Sur ce point, nous sommes d'accord. Sur ce point seulement.

Car la présidente du Medef intègre, dans son vénéré choc de compétitivité, un autre objectif, tout aussi glaçant : franchir « un pas très significatif vers la flexisécurité ». Dans sa vision, il s'agit de flexibiliser le travail, de sécuriser les procédures pour les entreprises, notamment celles du licenciement que le Medef veut rendre plus facile, plus rapide et à moindre coût. En juillet, lors de la conférence sociale, la patronne des patrons avait menacé de boycotter la négociation si n'y figurait pas une extension de flexibilité. Pourtant, depuis trente ans, aucune des nombreuses étapes de précarisation du travail (CDD, intérim, temps partiel, etc.) ne s'est traduite par une baisse significative du chômage.

La lettre de cadrage du gouvernement affirme vouloir remettre le CDI au cœur du débat, qu'il redevienne la forme normale d'embauche. On ne peut que souscrire à l'objectif. Le CDI doit alors garder les protections qui l'entourent, ou tout du moins en développer de nouvelles. On ne se souvient que trop bien de l'entourloupe Villepin, qui, avec le contrat première embauche, voulait vendre aux jeunes un CDI ultra-précaire, facile à rompre, sans indemnités au cours des deux premières années. Si la notion de flexibilité est mal perçue en France, c'est qu'elle correspond toujours à une mise en insécurité du salarié.

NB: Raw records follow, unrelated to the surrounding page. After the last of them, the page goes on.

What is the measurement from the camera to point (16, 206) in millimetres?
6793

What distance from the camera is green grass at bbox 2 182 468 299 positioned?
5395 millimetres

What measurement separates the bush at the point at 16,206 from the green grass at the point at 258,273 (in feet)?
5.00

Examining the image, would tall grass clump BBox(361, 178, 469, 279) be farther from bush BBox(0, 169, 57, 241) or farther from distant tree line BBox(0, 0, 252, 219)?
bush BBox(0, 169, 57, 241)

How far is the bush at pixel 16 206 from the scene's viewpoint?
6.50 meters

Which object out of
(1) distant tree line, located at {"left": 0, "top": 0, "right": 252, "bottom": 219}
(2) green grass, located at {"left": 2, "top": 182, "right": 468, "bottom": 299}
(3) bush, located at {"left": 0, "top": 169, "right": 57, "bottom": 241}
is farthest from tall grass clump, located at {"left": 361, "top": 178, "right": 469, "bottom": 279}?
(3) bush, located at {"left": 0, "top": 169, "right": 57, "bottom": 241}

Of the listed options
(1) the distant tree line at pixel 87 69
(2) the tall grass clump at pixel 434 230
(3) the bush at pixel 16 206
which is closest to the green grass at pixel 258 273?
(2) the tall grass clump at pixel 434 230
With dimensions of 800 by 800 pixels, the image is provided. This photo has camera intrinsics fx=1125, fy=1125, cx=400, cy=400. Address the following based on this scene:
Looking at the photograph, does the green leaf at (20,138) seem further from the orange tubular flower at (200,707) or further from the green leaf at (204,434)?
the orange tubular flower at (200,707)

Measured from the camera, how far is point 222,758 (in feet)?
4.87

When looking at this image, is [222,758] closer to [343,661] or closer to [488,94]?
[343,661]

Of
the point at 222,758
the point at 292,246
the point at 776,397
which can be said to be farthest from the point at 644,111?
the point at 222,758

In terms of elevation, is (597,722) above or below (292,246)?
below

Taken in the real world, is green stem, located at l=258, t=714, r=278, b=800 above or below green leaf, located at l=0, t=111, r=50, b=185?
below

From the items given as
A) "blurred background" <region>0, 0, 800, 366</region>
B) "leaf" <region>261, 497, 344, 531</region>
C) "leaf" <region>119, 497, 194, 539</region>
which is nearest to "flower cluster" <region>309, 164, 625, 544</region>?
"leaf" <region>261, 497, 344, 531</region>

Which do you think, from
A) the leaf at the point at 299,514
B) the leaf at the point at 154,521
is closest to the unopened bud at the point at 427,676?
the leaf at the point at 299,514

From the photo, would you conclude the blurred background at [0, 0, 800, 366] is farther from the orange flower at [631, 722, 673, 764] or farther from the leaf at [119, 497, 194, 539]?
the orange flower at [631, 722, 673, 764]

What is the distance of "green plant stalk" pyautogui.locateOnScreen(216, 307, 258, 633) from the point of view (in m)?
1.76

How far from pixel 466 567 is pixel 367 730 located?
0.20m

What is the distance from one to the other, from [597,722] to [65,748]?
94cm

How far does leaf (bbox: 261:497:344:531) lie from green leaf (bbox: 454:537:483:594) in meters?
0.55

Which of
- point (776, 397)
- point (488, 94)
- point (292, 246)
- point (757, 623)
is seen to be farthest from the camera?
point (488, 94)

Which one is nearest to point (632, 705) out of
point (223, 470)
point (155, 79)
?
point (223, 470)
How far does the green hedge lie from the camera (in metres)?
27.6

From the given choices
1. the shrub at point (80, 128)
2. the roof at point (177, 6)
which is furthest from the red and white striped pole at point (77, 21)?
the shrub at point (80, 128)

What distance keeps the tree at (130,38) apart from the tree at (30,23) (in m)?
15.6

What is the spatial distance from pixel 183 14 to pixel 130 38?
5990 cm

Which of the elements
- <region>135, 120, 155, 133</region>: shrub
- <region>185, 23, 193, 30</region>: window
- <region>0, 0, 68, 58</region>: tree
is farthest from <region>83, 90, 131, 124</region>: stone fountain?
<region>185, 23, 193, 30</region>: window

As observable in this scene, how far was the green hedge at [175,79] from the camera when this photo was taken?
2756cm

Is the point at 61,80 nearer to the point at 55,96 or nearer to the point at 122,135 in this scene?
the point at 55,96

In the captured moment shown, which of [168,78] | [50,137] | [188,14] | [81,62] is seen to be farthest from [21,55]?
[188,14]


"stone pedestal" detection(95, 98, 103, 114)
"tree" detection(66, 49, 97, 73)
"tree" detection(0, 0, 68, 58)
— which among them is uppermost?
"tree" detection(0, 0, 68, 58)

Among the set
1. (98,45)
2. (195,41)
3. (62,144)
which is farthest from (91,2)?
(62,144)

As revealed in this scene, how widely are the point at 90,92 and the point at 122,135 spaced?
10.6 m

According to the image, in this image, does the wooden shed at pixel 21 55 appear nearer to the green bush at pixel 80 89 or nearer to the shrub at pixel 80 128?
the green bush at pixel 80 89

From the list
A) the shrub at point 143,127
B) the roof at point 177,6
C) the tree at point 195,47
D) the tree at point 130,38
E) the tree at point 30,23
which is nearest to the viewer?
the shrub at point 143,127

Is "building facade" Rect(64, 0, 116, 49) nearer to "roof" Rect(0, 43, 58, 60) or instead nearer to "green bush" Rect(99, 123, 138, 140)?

Au nom de quoi cette réalité pourrait être effacée d'un coup de baguette magique ? François Hollande évoque son souhait que se dégage de cette négociation un « compromis historique », un équilibre « gagnant-gagnant » entre flexibilité et sécurité. Que comprendre de ce glissement de langage qui gomme les fondations du Code du travail ? Depuis plus de cent ans, tout notre droit social s'est construit sur l'idée que le travailleur n'est pas l'égal de l'employeur et qu'il doit bénéficier de garanties sociales qui le protègent dans sa relation de dépendance. Le schéma est-il à repenser ? Sûrement pas dans son principe à l'heure où les actionnaires détiennent tant de pouvoirs. Mais il peut beaucoup évoluer si s'ouvre enfin sérieusement le vaste chantier de la sécurisation de l'emploi. L'enjeu pour les syndicats, même s'ils n'en ont pas tous la même définition, va être d'imposer la thématique dans la négociation. Et de convaincre que la conquête de nouveaux droits pourrait créer un véritable choc,  positif celui-là, un choc de confiance, seul vrai remède pour la relance de la croissance.